Für die meisten Menschen entspricht ihre Geschlechtsidentität dem Geschlecht, das ihnen bei der Geburt zugewiesen wurde. Sie identifizieren sich entweder als männlich oder weiblich und fühlen sich damit wohl. Bei manchen Menschen jedoch entspricht ihre empfundene Geschlechtsidentität nicht dem bei der Geburt zugewiesenen Geschlecht. Diese Personen können sich als transgeschlechtlich, nicht-binär oder anderweitig identifizieren.
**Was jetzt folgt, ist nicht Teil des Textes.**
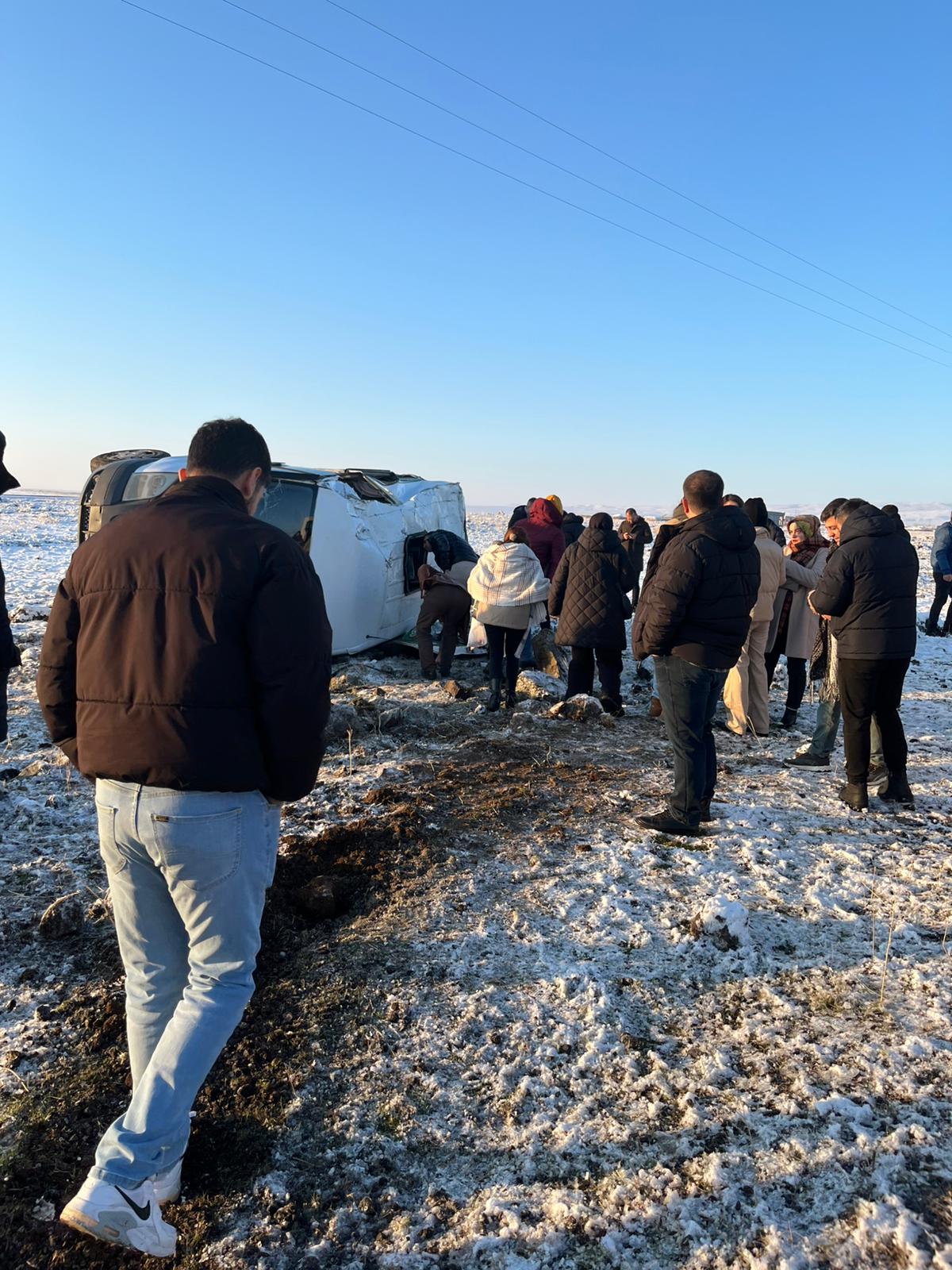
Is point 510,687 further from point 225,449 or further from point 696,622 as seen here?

Die Geschlechtsidentität kann sich im Laufe des Lebens entwickeln und verändern. Es ist wichtig zu betonen, dass die individuelle Geschlechtsidentität gültig und legitim ist, unabhängig davon, ob sie mit den gesellschaftlichen Erwartungen oder den körperlichen Merkmalen übereinstimmt. Respekt, Akzeptanz und Unterstützung für die Selbstidentifikation einer Person sind wesentliche Bestandteile eines inklusiven und unterstützenden Umfelds.